DIE ZEIT: Sie sind Leiter der arabischsprachigen psychologischen Ambulanz in Berlin. Wie sind Ihre Erfahrungen mit Flüchtlingen?

Malek Bajbouj: Wir haben zurzeit ungefähr 300 Patienten. Etwa jeder fünfte hat eine posttraumatische Belastungsstörung, 30 Prozent haben Depressionen, ein Drittel der Patienten hat Anpassungsstörungen, also Schwierigkeiten, mit den neuen Bedingungen zurechtzukommen. Das heißt nicht, dass jeder dritte Flüchtling eine Depression hat, sondern von denen, die sich in einer psychiatrischen Einrichtung vorstellen, ist es einer von dreien. Wir haben den Eindruck, dass viele Patienten erst jetzt, wo sie langsam ankommen, von ihren Traumatisierungen berichten. Vorher waren sie im Überlebensmodus. Jetzt, wo etwas Ruhe herrscht, brechen manche Erkrankungen aus.

ZEIT: Was sind das für Anpassungsschwierigkeiten?

Bajbouj: Wohnung, Sprache, Arbeit, Angehörige, Kultur.

ZEIT: Was ist an der deutschen Kultur schwierig?

Bajbouj: Die Offenheit. Mit der Gleichberechtigung haben sowohl Männer als auch Frauen Probleme. In Deutschland wird von weiblichen Flüchtlingen erwartet, selbstbewusster aufzutreten. Die meisten nehmen das als Chance wahr. Einige aber kommen nicht damit zurecht. Für die Männer ist es noch schwieriger. Wir konzentrieren uns häufig auf die Frauen, gerade aber sagte einer meiner Mitarbeiter in der Teambesprechung: Wir sollten jetzt anfangen, mit den Männern zu arbeiten. Sie sind in einer Welt groß geworden, in der Männer das Zentrum der Familie sind. Und jetzt soll es plötzlich gleichberechtigte Fürsorge für die Familie geben. Aber Macht teilen nun mal die allerwenigsten Männer freiwillig.

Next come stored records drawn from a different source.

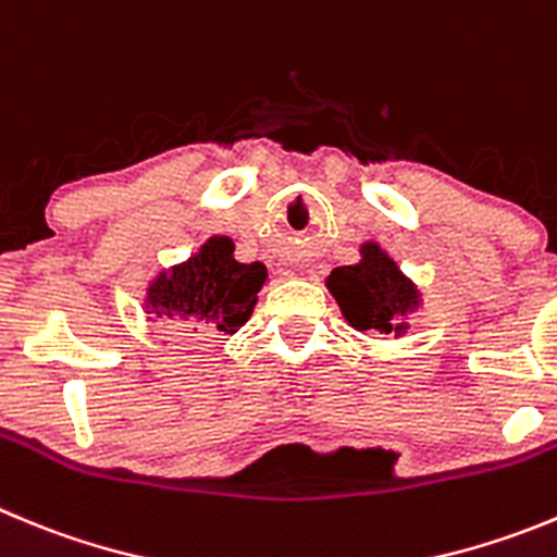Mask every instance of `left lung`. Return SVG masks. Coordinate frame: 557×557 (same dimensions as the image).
<instances>
[{
	"label": "left lung",
	"instance_id": "1",
	"mask_svg": "<svg viewBox=\"0 0 557 557\" xmlns=\"http://www.w3.org/2000/svg\"><path fill=\"white\" fill-rule=\"evenodd\" d=\"M359 253L356 264L331 270L325 287L350 329L403 336L408 331V318L422 309L420 287L379 243L367 239Z\"/></svg>",
	"mask_w": 557,
	"mask_h": 557
}]
</instances>
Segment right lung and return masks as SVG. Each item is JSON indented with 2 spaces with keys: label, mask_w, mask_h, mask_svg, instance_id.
Masks as SVG:
<instances>
[{
  "label": "right lung",
  "mask_w": 557,
  "mask_h": 557,
  "mask_svg": "<svg viewBox=\"0 0 557 557\" xmlns=\"http://www.w3.org/2000/svg\"><path fill=\"white\" fill-rule=\"evenodd\" d=\"M268 282L262 262H237L234 239L212 234L185 262L171 264L151 278L143 309L149 325L182 334H237L257 306Z\"/></svg>",
  "instance_id": "obj_1"
}]
</instances>
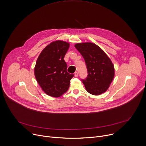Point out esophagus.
<instances>
[{"label":"esophagus","instance_id":"1","mask_svg":"<svg viewBox=\"0 0 146 146\" xmlns=\"http://www.w3.org/2000/svg\"><path fill=\"white\" fill-rule=\"evenodd\" d=\"M78 72H76L74 73V76H75V77H78Z\"/></svg>","mask_w":146,"mask_h":146}]
</instances>
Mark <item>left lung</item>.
I'll list each match as a JSON object with an SVG mask.
<instances>
[{
	"label": "left lung",
	"mask_w": 146,
	"mask_h": 146,
	"mask_svg": "<svg viewBox=\"0 0 146 146\" xmlns=\"http://www.w3.org/2000/svg\"><path fill=\"white\" fill-rule=\"evenodd\" d=\"M76 48L84 58L87 77L81 79L86 90L93 95L105 92L114 77V66L102 48L93 43H77Z\"/></svg>",
	"instance_id": "1"
}]
</instances>
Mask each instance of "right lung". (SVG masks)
<instances>
[{
	"instance_id": "add662e5",
	"label": "right lung",
	"mask_w": 146,
	"mask_h": 146,
	"mask_svg": "<svg viewBox=\"0 0 146 146\" xmlns=\"http://www.w3.org/2000/svg\"><path fill=\"white\" fill-rule=\"evenodd\" d=\"M69 44L57 40L47 46L39 56L34 74L36 81L45 93L54 98L66 93L74 74L67 72L64 58Z\"/></svg>"
}]
</instances>
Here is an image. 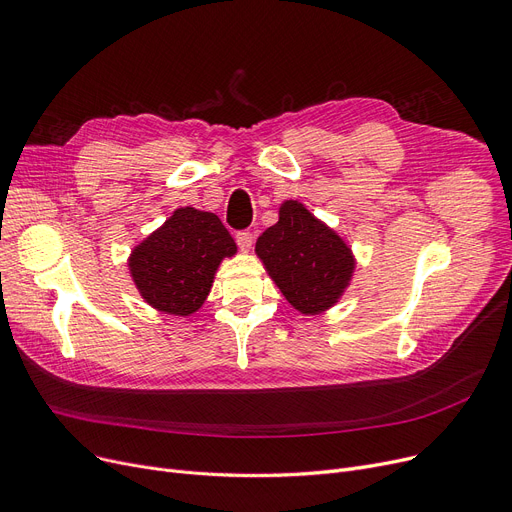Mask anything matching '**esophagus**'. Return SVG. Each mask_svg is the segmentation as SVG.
<instances>
[{
    "label": "esophagus",
    "instance_id": "obj_1",
    "mask_svg": "<svg viewBox=\"0 0 512 512\" xmlns=\"http://www.w3.org/2000/svg\"><path fill=\"white\" fill-rule=\"evenodd\" d=\"M235 239H237V246L242 248L244 252H248V250L254 246V235H252L250 231H239V233L235 235Z\"/></svg>",
    "mask_w": 512,
    "mask_h": 512
}]
</instances>
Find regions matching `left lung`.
<instances>
[{"label": "left lung", "mask_w": 512, "mask_h": 512, "mask_svg": "<svg viewBox=\"0 0 512 512\" xmlns=\"http://www.w3.org/2000/svg\"><path fill=\"white\" fill-rule=\"evenodd\" d=\"M256 254L287 302L306 316L335 306L355 268L349 246L297 200L281 204L279 221L258 237Z\"/></svg>", "instance_id": "8db88e82"}]
</instances>
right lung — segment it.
Returning a JSON list of instances; mask_svg holds the SVG:
<instances>
[{"label":"right lung","instance_id":"add662e5","mask_svg":"<svg viewBox=\"0 0 512 512\" xmlns=\"http://www.w3.org/2000/svg\"><path fill=\"white\" fill-rule=\"evenodd\" d=\"M235 252L215 213L184 206L132 250L128 266L148 306L190 316L204 304L221 260Z\"/></svg>","mask_w":512,"mask_h":512}]
</instances>
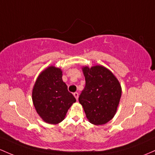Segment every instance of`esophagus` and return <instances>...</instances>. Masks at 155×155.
Listing matches in <instances>:
<instances>
[{"label": "esophagus", "mask_w": 155, "mask_h": 155, "mask_svg": "<svg viewBox=\"0 0 155 155\" xmlns=\"http://www.w3.org/2000/svg\"><path fill=\"white\" fill-rule=\"evenodd\" d=\"M74 97H75L76 100H78V97H79V94H78V92H75V93H74Z\"/></svg>", "instance_id": "1"}]
</instances>
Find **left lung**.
Instances as JSON below:
<instances>
[{"label":"left lung","mask_w":155,"mask_h":155,"mask_svg":"<svg viewBox=\"0 0 155 155\" xmlns=\"http://www.w3.org/2000/svg\"><path fill=\"white\" fill-rule=\"evenodd\" d=\"M86 86L79 97L87 119L102 125L115 116L121 96V87L113 72L102 65L82 67Z\"/></svg>","instance_id":"1"}]
</instances>
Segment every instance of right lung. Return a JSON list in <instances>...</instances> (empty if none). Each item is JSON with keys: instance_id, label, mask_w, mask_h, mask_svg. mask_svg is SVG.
Returning a JSON list of instances; mask_svg holds the SVG:
<instances>
[{"instance_id": "obj_1", "label": "right lung", "mask_w": 155, "mask_h": 155, "mask_svg": "<svg viewBox=\"0 0 155 155\" xmlns=\"http://www.w3.org/2000/svg\"><path fill=\"white\" fill-rule=\"evenodd\" d=\"M62 70L50 66L38 76L32 90V100L36 112L45 122H61L75 98L62 80Z\"/></svg>"}]
</instances>
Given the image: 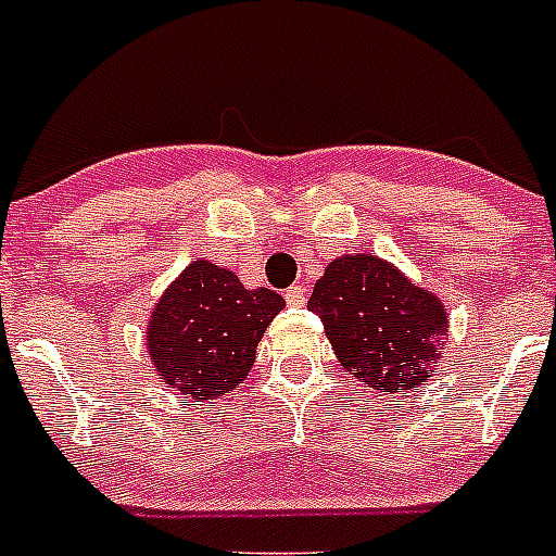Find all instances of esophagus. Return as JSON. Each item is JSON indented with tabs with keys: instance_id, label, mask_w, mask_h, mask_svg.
Instances as JSON below:
<instances>
[{
	"instance_id": "obj_1",
	"label": "esophagus",
	"mask_w": 556,
	"mask_h": 556,
	"mask_svg": "<svg viewBox=\"0 0 556 556\" xmlns=\"http://www.w3.org/2000/svg\"><path fill=\"white\" fill-rule=\"evenodd\" d=\"M305 300H308V296H305V288L302 286H293L286 291V302L291 305V308H302V305H305Z\"/></svg>"
}]
</instances>
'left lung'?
Listing matches in <instances>:
<instances>
[{
	"instance_id": "8db88e82",
	"label": "left lung",
	"mask_w": 556,
	"mask_h": 556,
	"mask_svg": "<svg viewBox=\"0 0 556 556\" xmlns=\"http://www.w3.org/2000/svg\"><path fill=\"white\" fill-rule=\"evenodd\" d=\"M325 337L345 371L380 394L417 391L440 363L448 337L445 305L374 254L328 263L311 293Z\"/></svg>"
}]
</instances>
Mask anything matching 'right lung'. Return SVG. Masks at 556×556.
Segmentation results:
<instances>
[{
    "instance_id": "right-lung-1",
    "label": "right lung",
    "mask_w": 556,
    "mask_h": 556,
    "mask_svg": "<svg viewBox=\"0 0 556 556\" xmlns=\"http://www.w3.org/2000/svg\"><path fill=\"white\" fill-rule=\"evenodd\" d=\"M286 300L245 288L233 270L193 260L165 288L148 319V354L168 388L191 400H219L245 380L256 345Z\"/></svg>"
}]
</instances>
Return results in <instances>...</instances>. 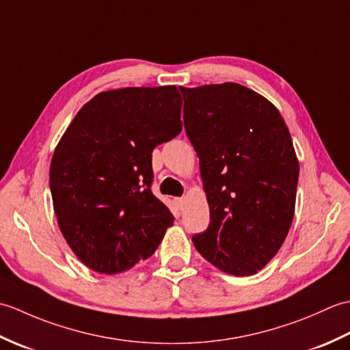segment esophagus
I'll return each mask as SVG.
<instances>
[{
	"instance_id": "1",
	"label": "esophagus",
	"mask_w": 350,
	"mask_h": 350,
	"mask_svg": "<svg viewBox=\"0 0 350 350\" xmlns=\"http://www.w3.org/2000/svg\"><path fill=\"white\" fill-rule=\"evenodd\" d=\"M174 203L177 204V207H179V209H182V207H183V204H185V198H183V197H179V198H174Z\"/></svg>"
}]
</instances>
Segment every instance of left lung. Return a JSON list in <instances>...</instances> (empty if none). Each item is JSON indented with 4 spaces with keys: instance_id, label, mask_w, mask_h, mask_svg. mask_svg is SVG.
I'll list each match as a JSON object with an SVG mask.
<instances>
[{
    "instance_id": "obj_1",
    "label": "left lung",
    "mask_w": 350,
    "mask_h": 350,
    "mask_svg": "<svg viewBox=\"0 0 350 350\" xmlns=\"http://www.w3.org/2000/svg\"><path fill=\"white\" fill-rule=\"evenodd\" d=\"M187 137L200 159L211 222L197 251L236 277L277 254L295 215L299 163L278 109L241 84L180 87Z\"/></svg>"
}]
</instances>
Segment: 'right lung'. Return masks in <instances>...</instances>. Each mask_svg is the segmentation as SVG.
<instances>
[{
  "label": "right lung",
  "mask_w": 350,
  "mask_h": 350,
  "mask_svg": "<svg viewBox=\"0 0 350 350\" xmlns=\"http://www.w3.org/2000/svg\"><path fill=\"white\" fill-rule=\"evenodd\" d=\"M174 85L128 87L87 102L49 168L58 227L77 257L100 273L150 257L174 217L152 192V152L182 131Z\"/></svg>",
  "instance_id": "obj_1"
}]
</instances>
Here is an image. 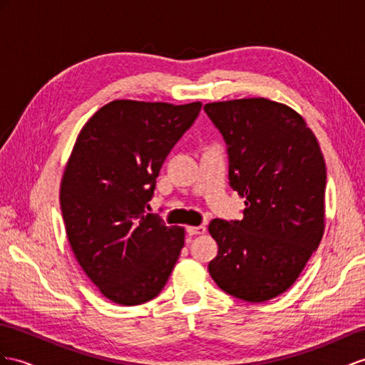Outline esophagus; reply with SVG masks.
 I'll return each mask as SVG.
<instances>
[{
  "instance_id": "1",
  "label": "esophagus",
  "mask_w": 365,
  "mask_h": 365,
  "mask_svg": "<svg viewBox=\"0 0 365 365\" xmlns=\"http://www.w3.org/2000/svg\"><path fill=\"white\" fill-rule=\"evenodd\" d=\"M205 231H207V227H205V225H199V227H186V232H188L190 236L203 235Z\"/></svg>"
}]
</instances>
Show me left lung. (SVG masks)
I'll return each instance as SVG.
<instances>
[{
	"label": "left lung",
	"mask_w": 365,
	"mask_h": 365,
	"mask_svg": "<svg viewBox=\"0 0 365 365\" xmlns=\"http://www.w3.org/2000/svg\"><path fill=\"white\" fill-rule=\"evenodd\" d=\"M227 143L230 186L244 219L210 223L208 264L223 292L264 302L292 287L324 235L327 171L319 143L296 110L267 98L203 106Z\"/></svg>",
	"instance_id": "1"
}]
</instances>
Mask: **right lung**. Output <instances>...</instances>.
<instances>
[{"mask_svg":"<svg viewBox=\"0 0 365 365\" xmlns=\"http://www.w3.org/2000/svg\"><path fill=\"white\" fill-rule=\"evenodd\" d=\"M200 108L114 100L80 130L63 174L61 214L83 272L112 302L151 301L180 256L185 230L146 208L165 158Z\"/></svg>","mask_w":365,"mask_h":365,"instance_id":"obj_1","label":"right lung"}]
</instances>
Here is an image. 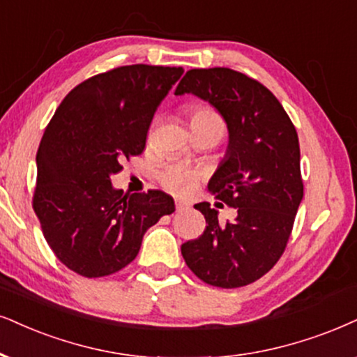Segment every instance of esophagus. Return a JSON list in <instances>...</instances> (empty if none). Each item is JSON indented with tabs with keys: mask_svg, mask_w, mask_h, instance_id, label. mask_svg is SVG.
I'll return each instance as SVG.
<instances>
[{
	"mask_svg": "<svg viewBox=\"0 0 357 357\" xmlns=\"http://www.w3.org/2000/svg\"><path fill=\"white\" fill-rule=\"evenodd\" d=\"M174 206H176V211H178V212H181V211H184V209H188V202L179 201V199H176Z\"/></svg>",
	"mask_w": 357,
	"mask_h": 357,
	"instance_id": "34e87169",
	"label": "esophagus"
}]
</instances>
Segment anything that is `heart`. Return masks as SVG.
<instances>
[{"label":"heart","instance_id":"heart-1","mask_svg":"<svg viewBox=\"0 0 357 357\" xmlns=\"http://www.w3.org/2000/svg\"><path fill=\"white\" fill-rule=\"evenodd\" d=\"M192 121H211V123L219 125L224 130L222 120L209 107H194L191 110V123ZM197 179L196 171L186 168L181 165H171L160 173V181L166 189L176 194H188Z\"/></svg>","mask_w":357,"mask_h":357}]
</instances>
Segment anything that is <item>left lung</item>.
<instances>
[{
    "mask_svg": "<svg viewBox=\"0 0 357 357\" xmlns=\"http://www.w3.org/2000/svg\"><path fill=\"white\" fill-rule=\"evenodd\" d=\"M184 93L209 102L227 125V150L207 189L236 207L237 218L220 224L209 202L194 206L206 231L183 243V259L209 285H249L282 257L303 199L298 135L277 97L241 72L188 70L174 96Z\"/></svg>",
    "mask_w": 357,
    "mask_h": 357,
    "instance_id": "8db88e82",
    "label": "left lung"
}]
</instances>
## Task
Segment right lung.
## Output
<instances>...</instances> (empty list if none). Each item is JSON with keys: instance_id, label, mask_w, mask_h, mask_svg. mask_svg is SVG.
I'll use <instances>...</instances> for the list:
<instances>
[{"instance_id": "right-lung-1", "label": "right lung", "mask_w": 357, "mask_h": 357, "mask_svg": "<svg viewBox=\"0 0 357 357\" xmlns=\"http://www.w3.org/2000/svg\"><path fill=\"white\" fill-rule=\"evenodd\" d=\"M183 67L123 66L93 75L57 107L36 155L33 207L54 254L87 278L119 272L143 236L174 212L163 191L121 196L110 176L142 155L156 108Z\"/></svg>"}]
</instances>
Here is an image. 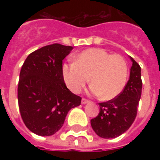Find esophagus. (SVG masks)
<instances>
[{"label": "esophagus", "instance_id": "1", "mask_svg": "<svg viewBox=\"0 0 160 160\" xmlns=\"http://www.w3.org/2000/svg\"><path fill=\"white\" fill-rule=\"evenodd\" d=\"M88 102H89V100H87V99H86V98H82V99H81V104H87Z\"/></svg>", "mask_w": 160, "mask_h": 160}]
</instances>
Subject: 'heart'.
Listing matches in <instances>:
<instances>
[{
  "mask_svg": "<svg viewBox=\"0 0 160 160\" xmlns=\"http://www.w3.org/2000/svg\"><path fill=\"white\" fill-rule=\"evenodd\" d=\"M62 75L67 87L80 92L89 81L92 93L110 100L122 92L127 83L128 65L120 55H111L106 50L91 48L75 57V62L64 64Z\"/></svg>",
  "mask_w": 160,
  "mask_h": 160,
  "instance_id": "1",
  "label": "heart"
}]
</instances>
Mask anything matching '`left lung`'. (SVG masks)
Masks as SVG:
<instances>
[{
	"instance_id": "obj_1",
	"label": "left lung",
	"mask_w": 160,
	"mask_h": 160,
	"mask_svg": "<svg viewBox=\"0 0 160 160\" xmlns=\"http://www.w3.org/2000/svg\"><path fill=\"white\" fill-rule=\"evenodd\" d=\"M133 62L129 80L118 97L99 103V113L91 120L94 132L104 139L118 137L130 128L137 115V107L141 96V67L130 57Z\"/></svg>"
}]
</instances>
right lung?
<instances>
[{
	"label": "right lung",
	"instance_id": "obj_1",
	"mask_svg": "<svg viewBox=\"0 0 160 160\" xmlns=\"http://www.w3.org/2000/svg\"><path fill=\"white\" fill-rule=\"evenodd\" d=\"M72 46L53 43L31 53L23 64L18 85L19 112L34 134L49 136L62 127L68 112L80 104L62 75V61Z\"/></svg>",
	"mask_w": 160,
	"mask_h": 160
}]
</instances>
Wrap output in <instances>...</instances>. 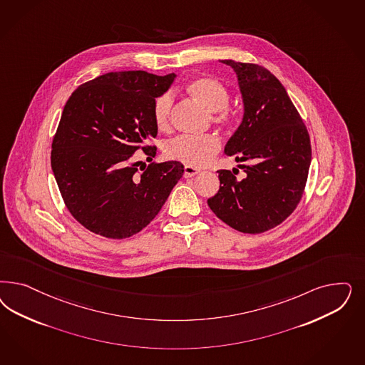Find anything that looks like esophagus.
<instances>
[{
    "mask_svg": "<svg viewBox=\"0 0 365 365\" xmlns=\"http://www.w3.org/2000/svg\"><path fill=\"white\" fill-rule=\"evenodd\" d=\"M200 173V170L199 169H196V168H193V166H185L184 168V176L185 177H193L196 176V175H199Z\"/></svg>",
    "mask_w": 365,
    "mask_h": 365,
    "instance_id": "34e87169",
    "label": "esophagus"
}]
</instances>
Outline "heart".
Listing matches in <instances>:
<instances>
[{
	"label": "heart",
	"mask_w": 365,
	"mask_h": 365,
	"mask_svg": "<svg viewBox=\"0 0 365 365\" xmlns=\"http://www.w3.org/2000/svg\"><path fill=\"white\" fill-rule=\"evenodd\" d=\"M185 91L195 101L200 102L213 113V120L219 125H228L232 119V111L228 106L230 91L224 83L212 76H200L185 84ZM173 110V96L169 93L160 95L153 106L154 122L160 130H166L170 123ZM222 141L213 134L205 135H178L165 145L168 158L180 161L188 166L202 168L210 164L219 153Z\"/></svg>",
	"instance_id": "obj_1"
}]
</instances>
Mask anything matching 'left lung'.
Masks as SVG:
<instances>
[{
  "label": "left lung",
  "mask_w": 365,
  "mask_h": 365,
  "mask_svg": "<svg viewBox=\"0 0 365 365\" xmlns=\"http://www.w3.org/2000/svg\"><path fill=\"white\" fill-rule=\"evenodd\" d=\"M235 71L243 119L224 146L245 170H217L220 188L212 212L245 234L269 231L287 219L302 197L312 163L306 126L282 83L258 64L220 60Z\"/></svg>",
  "instance_id": "1"
}]
</instances>
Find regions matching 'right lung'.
Masks as SVG:
<instances>
[{
    "mask_svg": "<svg viewBox=\"0 0 365 365\" xmlns=\"http://www.w3.org/2000/svg\"><path fill=\"white\" fill-rule=\"evenodd\" d=\"M176 73L108 72L79 86L67 101L52 142L51 166L71 215L91 232L110 239L135 235L153 220L184 175L166 161L142 173L131 157L142 149L152 161L157 148L155 98Z\"/></svg>",
    "mask_w": 365,
    "mask_h": 365,
    "instance_id": "right-lung-1",
    "label": "right lung"
}]
</instances>
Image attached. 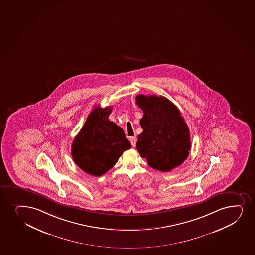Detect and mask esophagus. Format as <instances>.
<instances>
[{
  "instance_id": "obj_1",
  "label": "esophagus",
  "mask_w": 255,
  "mask_h": 255,
  "mask_svg": "<svg viewBox=\"0 0 255 255\" xmlns=\"http://www.w3.org/2000/svg\"><path fill=\"white\" fill-rule=\"evenodd\" d=\"M129 141L131 142L132 147H135L136 141H137V138H136V136H132V137H130V139H129Z\"/></svg>"
}]
</instances>
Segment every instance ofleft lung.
<instances>
[{
  "instance_id": "left-lung-1",
  "label": "left lung",
  "mask_w": 255,
  "mask_h": 255,
  "mask_svg": "<svg viewBox=\"0 0 255 255\" xmlns=\"http://www.w3.org/2000/svg\"><path fill=\"white\" fill-rule=\"evenodd\" d=\"M135 103L143 111L136 149L149 166L170 171L183 164L191 146L189 128L179 109L163 96L138 95Z\"/></svg>"
}]
</instances>
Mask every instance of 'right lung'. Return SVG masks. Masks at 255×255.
<instances>
[{
    "label": "right lung",
    "mask_w": 255,
    "mask_h": 255,
    "mask_svg": "<svg viewBox=\"0 0 255 255\" xmlns=\"http://www.w3.org/2000/svg\"><path fill=\"white\" fill-rule=\"evenodd\" d=\"M111 111L108 107L94 108L72 141V159L83 171L96 177L109 171L124 151L131 147L123 129L108 120Z\"/></svg>",
    "instance_id": "obj_1"
}]
</instances>
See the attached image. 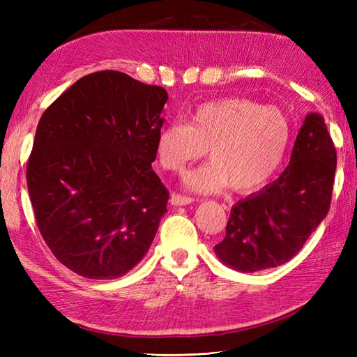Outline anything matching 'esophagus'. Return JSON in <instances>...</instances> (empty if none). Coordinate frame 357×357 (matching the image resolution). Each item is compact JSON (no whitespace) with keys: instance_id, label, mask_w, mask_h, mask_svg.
I'll return each mask as SVG.
<instances>
[{"instance_id":"1","label":"esophagus","mask_w":357,"mask_h":357,"mask_svg":"<svg viewBox=\"0 0 357 357\" xmlns=\"http://www.w3.org/2000/svg\"><path fill=\"white\" fill-rule=\"evenodd\" d=\"M192 202H193V198H190V196H183V195H176V193H173L170 198V204L174 207L188 206V204H192Z\"/></svg>"}]
</instances>
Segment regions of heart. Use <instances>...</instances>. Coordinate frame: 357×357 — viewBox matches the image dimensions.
Returning <instances> with one entry per match:
<instances>
[{
  "mask_svg": "<svg viewBox=\"0 0 357 357\" xmlns=\"http://www.w3.org/2000/svg\"><path fill=\"white\" fill-rule=\"evenodd\" d=\"M285 113L245 98H222L196 107L187 124L173 123L156 138V156L162 169L183 172L206 155L211 161L188 172L187 188L216 193L230 184L250 192L268 181L282 164L290 144Z\"/></svg>",
  "mask_w": 357,
  "mask_h": 357,
  "instance_id": "1",
  "label": "heart"
}]
</instances>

ZEIT: Wie arbeiten Sie mit ihnen?

Bajbouj: Stellen Sie sich vor, ein kalifornisches Mädchen würde plötzlich in Amman auftauchen, und eine jordanische Bauersfrau in L.A. Beide würden in dem jeweils anderen kulturellen Kontext als total auffällig gelten. Das kalifornische Mädchen würde in Jordanien als manisch angesehen, die jordanische Bauersfrau in L.A. als Alien. Man muss also erst einmal die Selbstverständlichkeiten lernen. Wie man miteinander redet, die ersten Schritte aufeinander zugeht, Redlichkeit, Höflichkeit und auch, dass es okay ist, wenn sich Männer und Frauen die Hand geben.

ZEIT: Nach dem Mord an einer 19-jährigen Studentin in Freiburg machen sich viele wieder Sorgen wegen sexueller Gewalt, die von Flüchtlingen ausgeht.

Bajbouj: Mit dieser Frage habe ich gerechnet. Es wirkt nicht angemessen, wenn ich Ihnen erzähle, wie wir den Menschen das Händeschütteln beibringen, während alle dieses Verbrechen im Kopf haben.

ZEIT: Der mutmaßliche Mörder der Studentin, ein afghanischer Flüchtling, lebte bei einer Gastfamilie, also unter idealen Integrationsbedingungen. Hätte man irgendwie feststellen können, dass etwas nicht stimmt?

Bajbouj: Ich habe ein Problem damit, Ferndiagnosen abzugeben. Aber man kann Risikoprofile anlegen. Man hat Kriegsveteranen untersucht, die Gewalt erfahren haben. Und es gibt relativ klare Indikatoren dafür, wer von ihnen gewalttätig wird – möglicherweise kann man das auf die Situation von Geflüchteten übertragen. Eine posttraumatische Belastungsstörung (PTSD) allein ist kein Risikofaktor. Wenn das aber zusammenkommt mit einer wenig widerstandsfähigen Persönlichkeit, mit Sucht, Perspektivlosigkeit, Gewalterfahrungen, dann steigert sich die Wahrscheinlichkeit um ein Vielfaches. Aber es gibt keine Garantie für Prognosen, die gibt es bei Nichtflüchtlingen ja auch nicht.